Saturday, March 8, 2014

Postgres en_US - UTF 8 Collation on Windows

I was restoring a schema today on a stage server and ran into a collation error. The source of schema backup was Postgres 9.1, CentOS and the destination was Postgresq 9.1, windows server 2008 R2.

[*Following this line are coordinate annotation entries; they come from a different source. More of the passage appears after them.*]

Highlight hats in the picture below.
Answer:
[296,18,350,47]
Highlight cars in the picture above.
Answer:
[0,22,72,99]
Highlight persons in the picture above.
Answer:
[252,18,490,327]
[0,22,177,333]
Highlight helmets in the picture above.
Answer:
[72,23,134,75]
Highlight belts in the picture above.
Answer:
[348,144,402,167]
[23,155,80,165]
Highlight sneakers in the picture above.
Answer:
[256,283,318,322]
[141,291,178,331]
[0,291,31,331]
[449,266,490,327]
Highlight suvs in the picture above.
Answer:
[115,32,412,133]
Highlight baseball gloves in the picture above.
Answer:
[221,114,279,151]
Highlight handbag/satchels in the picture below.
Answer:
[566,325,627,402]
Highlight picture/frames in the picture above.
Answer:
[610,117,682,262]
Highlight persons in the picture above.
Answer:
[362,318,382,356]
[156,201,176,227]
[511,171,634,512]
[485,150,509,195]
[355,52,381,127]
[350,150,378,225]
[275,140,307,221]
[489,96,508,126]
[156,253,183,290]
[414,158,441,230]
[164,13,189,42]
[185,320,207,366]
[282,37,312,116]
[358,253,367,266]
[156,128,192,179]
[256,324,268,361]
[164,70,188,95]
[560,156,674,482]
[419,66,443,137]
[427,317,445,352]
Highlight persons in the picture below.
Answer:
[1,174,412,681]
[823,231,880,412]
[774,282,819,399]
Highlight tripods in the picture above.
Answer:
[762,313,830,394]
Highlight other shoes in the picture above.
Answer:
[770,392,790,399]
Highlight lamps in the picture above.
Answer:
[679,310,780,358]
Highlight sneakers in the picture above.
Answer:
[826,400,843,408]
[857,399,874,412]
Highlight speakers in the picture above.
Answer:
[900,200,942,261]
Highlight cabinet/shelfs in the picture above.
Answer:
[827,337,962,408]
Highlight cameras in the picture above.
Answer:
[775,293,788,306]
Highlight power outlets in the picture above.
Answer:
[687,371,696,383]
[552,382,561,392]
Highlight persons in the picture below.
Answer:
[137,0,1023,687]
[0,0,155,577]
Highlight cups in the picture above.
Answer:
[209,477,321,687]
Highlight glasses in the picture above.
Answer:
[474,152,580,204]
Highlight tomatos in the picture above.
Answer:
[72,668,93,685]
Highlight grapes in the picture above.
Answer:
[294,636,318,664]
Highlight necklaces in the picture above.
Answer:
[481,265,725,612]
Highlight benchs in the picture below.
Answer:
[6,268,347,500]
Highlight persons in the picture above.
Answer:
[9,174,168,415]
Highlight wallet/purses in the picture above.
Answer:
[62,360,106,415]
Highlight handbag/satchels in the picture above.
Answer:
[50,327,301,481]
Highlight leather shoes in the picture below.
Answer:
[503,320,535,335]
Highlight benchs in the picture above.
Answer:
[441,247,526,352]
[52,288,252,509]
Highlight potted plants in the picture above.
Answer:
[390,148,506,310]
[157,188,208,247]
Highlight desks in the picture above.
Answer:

pg_restore: [archiver (db)] Error while PROCESSING TOC:
pg_restore: [archiver (db)] Error from TOC entry 2125939; 1259 50334466 INDEX ix_rd_vendorlist_facts_defaultsort_en_us
pg_restore: [archiver (db)] could not execute query: ERROR: collation "public.en_US" for encoding "UTF8" does not exist

After reading a related stackoverflow thread I realized en_US locale is Linux specific and the windows equivalent is 'English_United States.1252'. I created these collations on template database and the user database I was trying to restore this schema on and the restore finally worked.

CREATE COLLATION pg_catalog."en_US" (
 LC_COLLATE = 'English_United States.1252'
 ,LC_CTYPE = 'English_United States.1252'
 );

CREATE COLLATION pg_catalog."fr_CA" (
 LC_COLLATE = 'French_Canada.1252'
 ,LC_CTYPE = 'French_Canada.1252'
 );

CREATE COLLATION pg_catalog."pt_BR" (
 LC_COLLATE = 'Portuguese_Brazil.1252'
 ,LC_CTYPE = 'Portuguese_Brazil.1252'
 );

-- add public collations
CREATE COLLATION PUBLIC."en_US" (
 LC_COLLATE = 'English_United States.1252'
 ,LC_CTYPE = 'English_United States.1252'
 );

CREATE COLLATION PUBLIC."fr_CA" (
 LC_COLLATE = 'French_Canada.1252'
 ,LC_CTYPE = 'French_Canada.1252'
 );

CREATE COLLATION PUBLIC."pt_BR" (
 LC_COLLATE = 'Portuguese_Brazil.1252'
 ,LC_CTYPE = 'Portuguese_Brazil.1252'
 );